À faire:
(a) Modifiez le passage du texte sur les frères Isola compris entre « Ils ont dirigé » et « moral qu'au physique. » inclus, en remplaçant « myope » par « distrait ».
(b) Selon le texte sur les frères Isola, quels théâtres les deux frères ont-ils dirigés ?
(c) Poursuivez, s'il vous plaît, le texte sur les frères Isola à partir de l'endroit où il s'arrête.

Texte:
========================================

Par la pensée, je me reporte il y a quelque cinquante
ans en arrière.
Bébé
en jupes comme il était d'usage, en ce temps, j'avais été
conduit par une mienne parente à une matinée de prestidigitation
organisée à la salle des Capucines.
Autant que je puisse en garder la mémoire, c'était la
première fois que j'assistais à un spectacle. J'en devais
garder une impression éblouie. Pourtant je devais apprendre,
par la suite, qu'en ce temps-là la salle des Capucines ne constituait
pas une entreprise prospère.
C'était un hall assez inconfortable, peuplé de colonnes
incommodes, et qui n'attirait guère le public. Pourtant quel
souvenir extraordinaire j'ai gardé, à travers les années,
de cette séance.
Les deux beaux messieurs
à la chevelure d'ébène, souriants et énigmatiques,
qui évoluaient non seulement sur la scène mais dans les
rangs de l'assistance, m'apparaissaient comme des magiciens possédés
d'un pouvoir surnaturel. Ils changeaient les foulards en lapins, les
lapins en omelettes, et les omelettes en fleurs multi colorés.
Je
me souviens d'un gros monsieur, mon voisin de fauteuil, qu'ils invitèrent
à choisir une carte dans un jeu.
- Le 10 de pique, monsieur, très bien. Ouvrez maintenant le double
boîtier de votre montre (Heureuse époque où les
montres possédaient un double boîtier.). Vous allez y trouver
un 10 de pique en miniature.
On
ne disait pas encore « Formidable » en ce vieux temps. Le
gros monsieur se contenta de s'exclamer : « Épatant ! »
La course
des ans est rapide. J'ai retrouvé au sommet de leur gloire parisienne
les petits illusionnistes besogneux de 1890.
Ils ont dirigé l'Opéra-Comique, le théâtre
Mogador, le théâtre Sarah-Bernhardt (1).
Tout Paris a connu Émile et Vincent Isola et
ils ont connu tout Paris.
Pas de répétition générale,
sans la présence, dans une avant-scène, de ces deux frères
si unis qu'on pourrait les croire siamois, et qui pourtant, se révèlent
si dissemblables l'un de l'autre.
L'aîné, Émile, est maigrelet, voûté,
myope, timide. Le cadet, Vincent, solide, avantageux, porte beau, se
montre prolixe. Même différence au moral qu'au physique.
Émile est mélancolique et timoré ; Vincent joyeux
et confiant.
Voici qu'on annonce qu'ils vont publier leurs Mémoires.
On a hâte de les lire, de connaître leur opinion sur tant
de gens qu'ils ont côtoyés, tant d'événements
auxquels ils ont été mêlés.
Quelque sympathie qu'on puisse raisonnablement éprouver
pour les parfaits honnêtes hommes qu'ils sont, on ne peut que
constater que leur réussite tient du miracle... comme leurs tours
de passe-passe d'il y a un demi-siècle.
Sans doute,
y a-t-il quelque exagération dans ce jugement de Rip (2)

========================================

Données fournies:

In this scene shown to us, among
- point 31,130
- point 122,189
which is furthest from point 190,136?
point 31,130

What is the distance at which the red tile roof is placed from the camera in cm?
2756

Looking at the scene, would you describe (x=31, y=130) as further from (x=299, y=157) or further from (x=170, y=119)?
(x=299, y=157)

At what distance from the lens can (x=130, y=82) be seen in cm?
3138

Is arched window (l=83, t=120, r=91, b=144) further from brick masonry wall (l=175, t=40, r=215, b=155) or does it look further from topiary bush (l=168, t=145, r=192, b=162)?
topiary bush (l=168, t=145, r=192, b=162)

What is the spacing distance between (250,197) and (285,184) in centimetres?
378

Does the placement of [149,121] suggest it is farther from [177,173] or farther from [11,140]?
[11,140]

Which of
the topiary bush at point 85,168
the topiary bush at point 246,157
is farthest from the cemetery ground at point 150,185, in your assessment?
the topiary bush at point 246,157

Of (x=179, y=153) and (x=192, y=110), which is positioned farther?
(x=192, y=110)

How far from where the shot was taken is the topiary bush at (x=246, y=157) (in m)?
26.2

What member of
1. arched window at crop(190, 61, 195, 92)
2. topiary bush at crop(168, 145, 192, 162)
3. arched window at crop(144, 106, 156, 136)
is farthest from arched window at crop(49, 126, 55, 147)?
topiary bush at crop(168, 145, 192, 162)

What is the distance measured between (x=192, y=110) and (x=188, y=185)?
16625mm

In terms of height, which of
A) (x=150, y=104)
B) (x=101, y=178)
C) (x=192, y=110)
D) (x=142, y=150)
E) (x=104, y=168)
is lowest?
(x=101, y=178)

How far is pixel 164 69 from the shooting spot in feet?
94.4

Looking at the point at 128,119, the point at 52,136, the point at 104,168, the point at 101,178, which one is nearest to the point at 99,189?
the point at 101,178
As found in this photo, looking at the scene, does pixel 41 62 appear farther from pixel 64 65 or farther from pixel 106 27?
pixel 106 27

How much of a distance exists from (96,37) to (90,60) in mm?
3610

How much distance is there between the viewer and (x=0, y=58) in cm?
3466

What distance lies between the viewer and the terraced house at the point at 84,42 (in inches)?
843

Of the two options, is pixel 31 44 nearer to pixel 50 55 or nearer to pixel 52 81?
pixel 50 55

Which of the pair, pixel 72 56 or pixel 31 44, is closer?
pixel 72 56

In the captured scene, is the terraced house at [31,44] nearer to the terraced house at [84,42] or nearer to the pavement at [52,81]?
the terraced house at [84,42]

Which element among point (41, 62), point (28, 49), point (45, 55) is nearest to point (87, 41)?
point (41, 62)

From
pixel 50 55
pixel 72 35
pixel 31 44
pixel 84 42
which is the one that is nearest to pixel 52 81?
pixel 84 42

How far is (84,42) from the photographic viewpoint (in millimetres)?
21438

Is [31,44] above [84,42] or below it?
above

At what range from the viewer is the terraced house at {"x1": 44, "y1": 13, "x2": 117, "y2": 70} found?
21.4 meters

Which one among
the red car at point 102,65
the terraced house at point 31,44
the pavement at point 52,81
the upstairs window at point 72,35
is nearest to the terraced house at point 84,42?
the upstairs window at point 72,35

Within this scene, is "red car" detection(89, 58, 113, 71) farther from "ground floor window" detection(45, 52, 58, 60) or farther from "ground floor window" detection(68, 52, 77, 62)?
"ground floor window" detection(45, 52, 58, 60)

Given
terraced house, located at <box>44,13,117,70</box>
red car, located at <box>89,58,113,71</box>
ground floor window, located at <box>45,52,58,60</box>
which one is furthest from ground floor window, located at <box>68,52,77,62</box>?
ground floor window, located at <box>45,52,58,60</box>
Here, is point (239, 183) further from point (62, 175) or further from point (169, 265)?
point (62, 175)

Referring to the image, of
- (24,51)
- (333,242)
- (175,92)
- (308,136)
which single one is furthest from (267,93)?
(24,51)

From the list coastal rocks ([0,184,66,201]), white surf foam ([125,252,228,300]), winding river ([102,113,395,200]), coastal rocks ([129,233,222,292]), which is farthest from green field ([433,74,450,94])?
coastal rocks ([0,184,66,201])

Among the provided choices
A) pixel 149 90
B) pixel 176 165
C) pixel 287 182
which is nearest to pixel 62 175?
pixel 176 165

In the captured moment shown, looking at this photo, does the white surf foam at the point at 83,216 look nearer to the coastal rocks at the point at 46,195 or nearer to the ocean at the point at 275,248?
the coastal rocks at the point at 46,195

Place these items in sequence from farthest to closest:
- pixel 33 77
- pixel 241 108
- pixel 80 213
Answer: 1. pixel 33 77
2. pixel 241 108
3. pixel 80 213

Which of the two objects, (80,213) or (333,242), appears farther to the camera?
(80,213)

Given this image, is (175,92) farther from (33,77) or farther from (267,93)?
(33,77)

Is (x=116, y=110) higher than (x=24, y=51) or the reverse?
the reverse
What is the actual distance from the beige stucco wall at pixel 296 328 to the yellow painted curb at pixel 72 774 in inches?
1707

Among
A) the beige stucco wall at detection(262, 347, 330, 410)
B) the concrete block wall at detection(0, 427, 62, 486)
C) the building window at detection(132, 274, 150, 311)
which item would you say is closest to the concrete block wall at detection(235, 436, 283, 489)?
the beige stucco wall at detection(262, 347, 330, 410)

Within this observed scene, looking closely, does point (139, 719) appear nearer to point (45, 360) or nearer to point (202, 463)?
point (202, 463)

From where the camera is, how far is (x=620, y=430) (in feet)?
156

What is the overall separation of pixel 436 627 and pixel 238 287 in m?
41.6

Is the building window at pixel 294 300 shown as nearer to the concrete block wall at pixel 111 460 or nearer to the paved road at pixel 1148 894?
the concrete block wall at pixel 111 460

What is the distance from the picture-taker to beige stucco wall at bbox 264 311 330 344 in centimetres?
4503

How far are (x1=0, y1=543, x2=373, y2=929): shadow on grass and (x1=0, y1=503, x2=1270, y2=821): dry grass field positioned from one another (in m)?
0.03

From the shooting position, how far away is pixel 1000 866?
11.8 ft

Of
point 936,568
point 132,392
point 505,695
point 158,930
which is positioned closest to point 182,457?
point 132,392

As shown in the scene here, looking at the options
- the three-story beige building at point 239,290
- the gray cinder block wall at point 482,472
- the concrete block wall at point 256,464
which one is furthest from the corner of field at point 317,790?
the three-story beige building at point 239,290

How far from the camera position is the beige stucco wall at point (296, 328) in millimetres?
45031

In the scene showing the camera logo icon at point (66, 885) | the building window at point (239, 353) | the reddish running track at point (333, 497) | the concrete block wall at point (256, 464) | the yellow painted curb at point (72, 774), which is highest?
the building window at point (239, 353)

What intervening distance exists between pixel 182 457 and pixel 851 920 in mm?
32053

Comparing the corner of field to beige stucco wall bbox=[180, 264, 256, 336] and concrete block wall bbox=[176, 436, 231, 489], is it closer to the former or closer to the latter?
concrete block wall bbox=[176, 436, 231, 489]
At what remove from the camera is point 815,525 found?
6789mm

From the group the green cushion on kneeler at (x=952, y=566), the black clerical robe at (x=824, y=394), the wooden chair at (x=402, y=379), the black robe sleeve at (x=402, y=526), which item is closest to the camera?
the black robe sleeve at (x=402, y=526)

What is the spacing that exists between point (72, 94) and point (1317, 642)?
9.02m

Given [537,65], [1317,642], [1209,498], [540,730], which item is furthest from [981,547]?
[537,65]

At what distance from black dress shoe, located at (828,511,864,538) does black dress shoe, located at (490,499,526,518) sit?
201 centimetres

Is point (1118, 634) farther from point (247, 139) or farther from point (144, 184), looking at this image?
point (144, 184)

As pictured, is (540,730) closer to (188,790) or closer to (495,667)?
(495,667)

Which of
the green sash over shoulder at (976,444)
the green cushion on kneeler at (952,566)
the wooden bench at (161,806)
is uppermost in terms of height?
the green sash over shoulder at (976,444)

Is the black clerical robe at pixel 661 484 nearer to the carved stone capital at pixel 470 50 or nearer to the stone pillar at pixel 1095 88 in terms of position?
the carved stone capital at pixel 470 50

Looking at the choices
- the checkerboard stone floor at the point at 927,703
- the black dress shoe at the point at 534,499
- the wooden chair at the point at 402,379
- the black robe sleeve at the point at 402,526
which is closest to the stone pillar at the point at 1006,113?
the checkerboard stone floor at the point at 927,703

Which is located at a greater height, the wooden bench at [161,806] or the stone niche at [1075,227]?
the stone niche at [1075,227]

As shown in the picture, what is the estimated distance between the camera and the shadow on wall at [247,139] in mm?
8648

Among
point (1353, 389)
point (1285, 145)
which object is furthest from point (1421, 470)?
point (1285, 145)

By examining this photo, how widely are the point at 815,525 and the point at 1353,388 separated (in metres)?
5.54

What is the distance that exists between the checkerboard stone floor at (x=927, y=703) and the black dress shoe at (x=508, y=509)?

========================================

Réponses:
(a)
Ils ont dirigé l'Opéra-Comique, le théâtre
Mogador, le théâtre Sarah-Bernhardt (1).
Tout Paris a connu Émile et Vincent Isola et
ils ont connu tout Paris.
Pas de répétition générale,
sans la présence, dans une avant-scène, de ces deux frères
si unis qu'on pourrait les croire siamois, et qui pourtant, se révèlent
si dissemblables l'un de l'autre.
L'aîné, Émile, est maigrelet, voûté,
distrait, timide. Le cadet, Vincent, solide, avantageux, porte beau, se
montre prolixe. Même différence au moral qu'au physique.

(b) L'Opéra-Comique, le théâtre Mogador et le théâtre Sarah-Bernhardt.

(c)
qui disait assez méchamment d'eux :
- reçu une
lettre de Vincent Isola. Cela m'étonne car il ne sait pas écrire.
Il est vrai qu'Émile ne sait pas lire.
Si férocement injuste qu'ait été cette boutade,
il convient de rendre à la vérité cet hommage que
les frères Isola sont loin d'être des intellectuels. Auteurs
et acteurs sont restés parfois confondus devant leurs réflexions,
leur incuriosité.
Mais quel sens
prodigieux ils ont montré du théâtre ! Quelle divination
du goût du public.
Malgré
leur magnifique réussite, on peut dire des frères Isola
qu'ils n'ont pas connu d'ennemis déclarés ou secrets.
Leur bonne grâce,
leur simplicité d'allure désarmaient les haines les plus
empressées.
Directeurs de l'Opéra-Comique, on les voyait, chaque après-midi,
à la même heure, se rendre à pied de leur domicile
de la rue de la Boétie à la salle Favart,
et s'en retourner de la même manière, comme deux petits
employés de commerce à la vie régulière.
Sur leur
route ils croisaient cent amis, tapeurs, « hirondelles »
des répétitions générales, auteurs injoués.
Ils saluaient, souriaient, serraient des mains, se laissaient «
taper » de places gratuites, faisaient des promesses qu'ils tenaient
parfois.
Jamais une parole amère ne s'échappa de leurs lèvres.
A leurs yeux tout était exquis et charmant. Ils aimaient tout
le monde et tout le monde les aimait.
Leur
personnel les adorait et leur était extrêmement dévoué.
Il parlait d'eux avec tendresse. « Ces messieurs », disait
leur secrétaire général. « Les frères
», prononçait comiquement leur chef comptable.
Les
Isola éprouvèrent pourtant un réel chagrin. C'est
quand ils découvrirent que leur caissier à l'Opéra-Comique
les avait odieusement volés durant plusieurs années.Il
comparut devant le jury de la Seine et les débats de son procès
révélèrent chez ses sympathiques patrons une candeur
qui étonna. Leur caissier s'était montré à
coup sûr encore meilleur prestidigitateur qu'eux-mêmes dans
leur jeunesse.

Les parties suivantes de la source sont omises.